Request:
Every record must appear in your copy exactly as written, with no pictures.

The input:

---------------

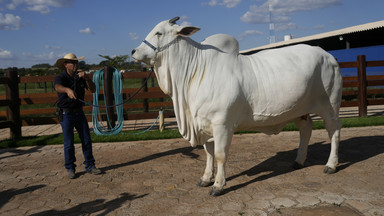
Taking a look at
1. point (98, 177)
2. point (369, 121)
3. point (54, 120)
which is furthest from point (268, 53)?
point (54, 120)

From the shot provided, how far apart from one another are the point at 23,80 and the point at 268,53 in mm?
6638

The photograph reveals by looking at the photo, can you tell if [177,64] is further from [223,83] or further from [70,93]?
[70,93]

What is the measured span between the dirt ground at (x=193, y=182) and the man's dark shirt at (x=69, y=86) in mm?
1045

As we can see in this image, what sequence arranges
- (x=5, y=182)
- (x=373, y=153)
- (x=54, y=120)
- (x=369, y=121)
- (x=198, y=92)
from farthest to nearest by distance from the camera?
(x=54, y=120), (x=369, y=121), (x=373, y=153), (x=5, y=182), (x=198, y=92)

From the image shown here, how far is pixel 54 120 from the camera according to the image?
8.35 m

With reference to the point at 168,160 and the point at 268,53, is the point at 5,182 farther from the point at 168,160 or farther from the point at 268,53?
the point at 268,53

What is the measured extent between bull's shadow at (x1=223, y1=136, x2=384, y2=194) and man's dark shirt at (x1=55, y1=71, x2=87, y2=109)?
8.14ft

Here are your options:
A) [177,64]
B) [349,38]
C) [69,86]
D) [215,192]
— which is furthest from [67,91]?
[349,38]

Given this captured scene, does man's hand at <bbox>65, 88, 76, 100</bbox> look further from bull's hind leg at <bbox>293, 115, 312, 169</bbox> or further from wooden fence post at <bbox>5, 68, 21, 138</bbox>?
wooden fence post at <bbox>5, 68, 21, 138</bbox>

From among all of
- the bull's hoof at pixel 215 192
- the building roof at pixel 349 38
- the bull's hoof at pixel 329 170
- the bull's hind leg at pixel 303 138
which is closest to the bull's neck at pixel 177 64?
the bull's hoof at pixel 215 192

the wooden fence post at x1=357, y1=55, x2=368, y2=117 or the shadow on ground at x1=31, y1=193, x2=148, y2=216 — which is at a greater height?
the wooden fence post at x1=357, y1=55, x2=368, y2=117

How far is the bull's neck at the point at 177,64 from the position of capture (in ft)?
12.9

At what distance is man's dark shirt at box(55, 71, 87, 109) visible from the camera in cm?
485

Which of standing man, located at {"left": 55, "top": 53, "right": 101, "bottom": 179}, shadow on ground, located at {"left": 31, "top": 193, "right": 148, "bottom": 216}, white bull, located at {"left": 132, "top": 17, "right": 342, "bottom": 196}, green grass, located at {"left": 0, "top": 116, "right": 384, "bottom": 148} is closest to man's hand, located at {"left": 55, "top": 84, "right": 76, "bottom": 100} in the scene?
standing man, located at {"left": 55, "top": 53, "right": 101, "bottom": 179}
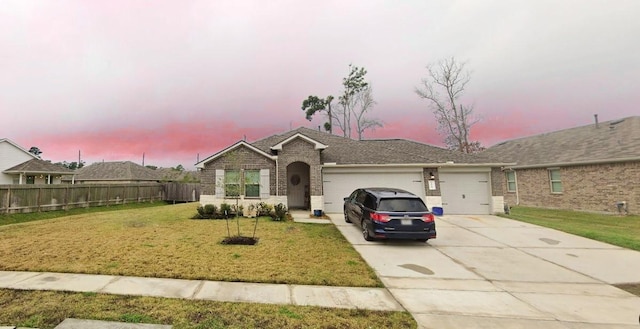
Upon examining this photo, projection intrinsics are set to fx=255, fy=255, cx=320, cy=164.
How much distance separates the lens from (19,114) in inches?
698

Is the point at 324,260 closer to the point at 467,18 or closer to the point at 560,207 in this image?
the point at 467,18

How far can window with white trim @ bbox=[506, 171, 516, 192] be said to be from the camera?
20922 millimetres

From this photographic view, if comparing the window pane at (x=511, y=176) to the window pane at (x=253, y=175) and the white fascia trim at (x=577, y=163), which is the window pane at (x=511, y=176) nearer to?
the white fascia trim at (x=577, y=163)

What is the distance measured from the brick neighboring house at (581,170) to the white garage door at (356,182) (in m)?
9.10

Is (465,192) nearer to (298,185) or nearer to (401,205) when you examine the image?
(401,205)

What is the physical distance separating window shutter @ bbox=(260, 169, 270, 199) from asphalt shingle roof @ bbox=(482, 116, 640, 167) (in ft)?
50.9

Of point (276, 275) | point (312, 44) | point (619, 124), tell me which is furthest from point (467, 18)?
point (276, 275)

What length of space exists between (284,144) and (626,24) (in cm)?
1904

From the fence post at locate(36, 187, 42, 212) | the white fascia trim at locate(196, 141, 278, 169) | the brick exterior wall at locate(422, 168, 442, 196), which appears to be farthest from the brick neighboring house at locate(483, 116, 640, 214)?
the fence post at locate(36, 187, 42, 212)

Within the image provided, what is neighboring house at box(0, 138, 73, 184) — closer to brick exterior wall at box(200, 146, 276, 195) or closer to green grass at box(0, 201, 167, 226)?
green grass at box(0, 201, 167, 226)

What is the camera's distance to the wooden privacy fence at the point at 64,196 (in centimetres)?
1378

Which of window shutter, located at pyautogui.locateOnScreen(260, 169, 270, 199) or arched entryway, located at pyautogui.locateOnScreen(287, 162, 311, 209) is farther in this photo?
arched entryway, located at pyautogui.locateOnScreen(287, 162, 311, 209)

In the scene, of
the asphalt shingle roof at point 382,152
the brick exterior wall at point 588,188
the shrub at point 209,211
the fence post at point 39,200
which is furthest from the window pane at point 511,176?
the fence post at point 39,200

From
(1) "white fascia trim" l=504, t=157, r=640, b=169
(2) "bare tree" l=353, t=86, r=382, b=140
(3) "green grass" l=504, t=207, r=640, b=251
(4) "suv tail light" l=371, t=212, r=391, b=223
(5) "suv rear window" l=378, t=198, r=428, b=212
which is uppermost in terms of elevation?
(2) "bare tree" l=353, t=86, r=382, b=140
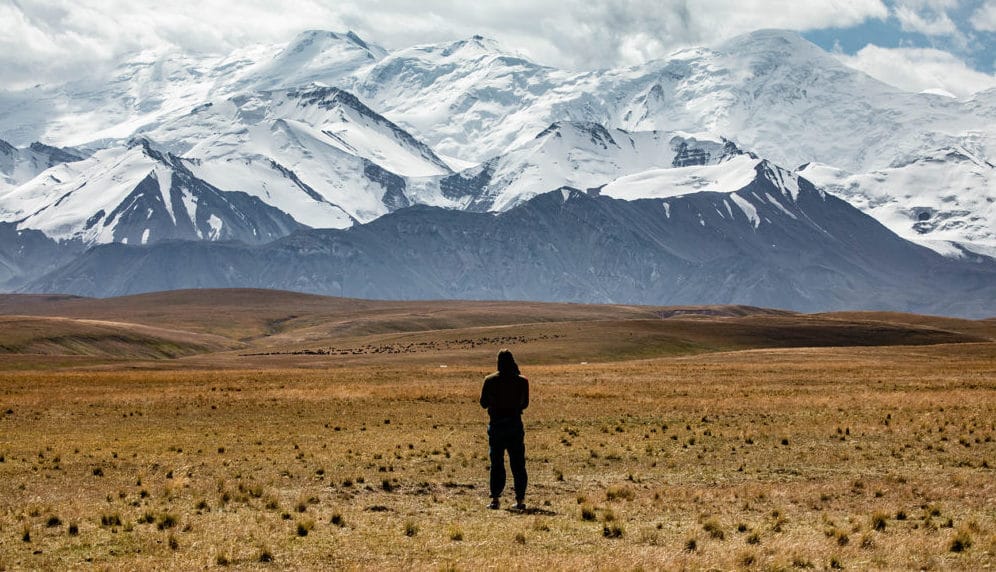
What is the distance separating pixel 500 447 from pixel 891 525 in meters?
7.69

---------------

Solved exercise:
Taking a look at
1. point (98, 177)
2. point (369, 121)
3. point (54, 120)
which is furthest from point (268, 53)?
point (54, 120)

From the shot provided, how far apart from one another are the point at 23,80 and the point at 268,53 in mm?
6638

The photograph reveals by looking at the photo, can you tell if [177,64] is further from [223,83] or further from [70,93]?
[70,93]

What is the measured span between the dirt ground at (x=193, y=182) and the man's dark shirt at (x=69, y=86) in mm?
1045

As we can see in this image, what sequence arranges
- (x=5, y=182)
- (x=373, y=153)
- (x=54, y=120)
- (x=369, y=121)
- (x=198, y=92)
from farthest to nearest by distance from the camera?
(x=54, y=120), (x=369, y=121), (x=373, y=153), (x=5, y=182), (x=198, y=92)

From the image shown here, how far is pixel 54 120 from the camera according to the image?
8.35 m

With reference to the point at 168,160 and the point at 268,53, is the point at 5,182 farther from the point at 168,160 or farther from the point at 268,53?
the point at 268,53

What is the measured extent between bull's shadow at (x1=223, y1=136, x2=384, y2=194) and man's dark shirt at (x1=55, y1=71, x2=87, y2=109)?
8.14ft

Here are your options:
A) [177,64]
B) [349,38]
C) [69,86]
D) [215,192]
— which is furthest from [67,91]?
[349,38]

Given this captured scene, does man's hand at <bbox>65, 88, 76, 100</bbox> look further from bull's hind leg at <bbox>293, 115, 312, 169</bbox> or further from wooden fence post at <bbox>5, 68, 21, 138</bbox>?
wooden fence post at <bbox>5, 68, 21, 138</bbox>

From among all of
- the bull's hoof at pixel 215 192
- the building roof at pixel 349 38
- the bull's hoof at pixel 329 170
- the bull's hind leg at pixel 303 138
which is closest to the bull's neck at pixel 177 64?
the bull's hoof at pixel 215 192

the wooden fence post at x1=357, y1=55, x2=368, y2=117 or the shadow on ground at x1=31, y1=193, x2=148, y2=216 — which is at a greater height?
the wooden fence post at x1=357, y1=55, x2=368, y2=117

How far is the bull's neck at the point at 177,64 from the position of capture (in ft)?
12.9

At what distance is man's dark shirt at box(55, 71, 87, 109) visible from the camera in cm?
485

Which of standing man, located at {"left": 55, "top": 53, "right": 101, "bottom": 179}, shadow on ground, located at {"left": 31, "top": 193, "right": 148, "bottom": 216}, white bull, located at {"left": 132, "top": 17, "right": 342, "bottom": 196}, green grass, located at {"left": 0, "top": 116, "right": 384, "bottom": 148} is closest to man's hand, located at {"left": 55, "top": 84, "right": 76, "bottom": 100} in the scene?
standing man, located at {"left": 55, "top": 53, "right": 101, "bottom": 179}
Upon examining this photo, projection intrinsics are set to fx=255, fy=255, cx=320, cy=164.
How much distance separates the lens from (19,114) in inches?
698

Is the point at 324,260 closer to the point at 467,18 or closer to the point at 560,207 in this image?
the point at 467,18

How far can window with white trim @ bbox=[506, 171, 516, 192] be said to be from the camera?
20922 millimetres

From this photographic view, if comparing the window pane at (x=511, y=176) to the window pane at (x=253, y=175) and the white fascia trim at (x=577, y=163), which is the window pane at (x=511, y=176) nearer to?
the white fascia trim at (x=577, y=163)

What is the distance measured from the brick neighboring house at (581,170) to the white garage door at (356,182) (in m)?
9.10

Is (465,192) nearer to (298,185) or nearer to (401,205) when you examine the image?
(401,205)

What is the physical distance separating window shutter @ bbox=(260, 169, 270, 199) from asphalt shingle roof @ bbox=(482, 116, 640, 167) (in ft)?
50.9

Of point (276, 275) | point (312, 44) | point (619, 124), tell me which is furthest from point (467, 18)?
point (276, 275)

What length of space exists between (284,144) and (626,24) (in cm)?
1904

From the fence post at locate(36, 187, 42, 212) | the white fascia trim at locate(196, 141, 278, 169) | the brick exterior wall at locate(422, 168, 442, 196), which appears to be farthest from the brick neighboring house at locate(483, 116, 640, 214)?
the fence post at locate(36, 187, 42, 212)

Within the image provided, what is neighboring house at box(0, 138, 73, 184) — closer to brick exterior wall at box(200, 146, 276, 195) or closer to green grass at box(0, 201, 167, 226)?
green grass at box(0, 201, 167, 226)

What is the camera's distance to the wooden privacy fence at the point at 64,196 (in centimetres)?
1378

Which of window shutter, located at pyautogui.locateOnScreen(260, 169, 270, 199) or arched entryway, located at pyautogui.locateOnScreen(287, 162, 311, 209) is farther in this photo?
arched entryway, located at pyautogui.locateOnScreen(287, 162, 311, 209)

In the scene, of
the asphalt shingle roof at point 382,152
the brick exterior wall at point 588,188
the shrub at point 209,211
the fence post at point 39,200
which is furthest from the window pane at point 511,176?
the fence post at point 39,200

From
(1) "white fascia trim" l=504, t=157, r=640, b=169
(2) "bare tree" l=353, t=86, r=382, b=140
(3) "green grass" l=504, t=207, r=640, b=251
(4) "suv tail light" l=371, t=212, r=391, b=223
(5) "suv rear window" l=378, t=198, r=428, b=212
which is uppermost in terms of elevation?
(2) "bare tree" l=353, t=86, r=382, b=140
What is the distance separating pixel 500 447 from pixel 891 525 in meters?
7.69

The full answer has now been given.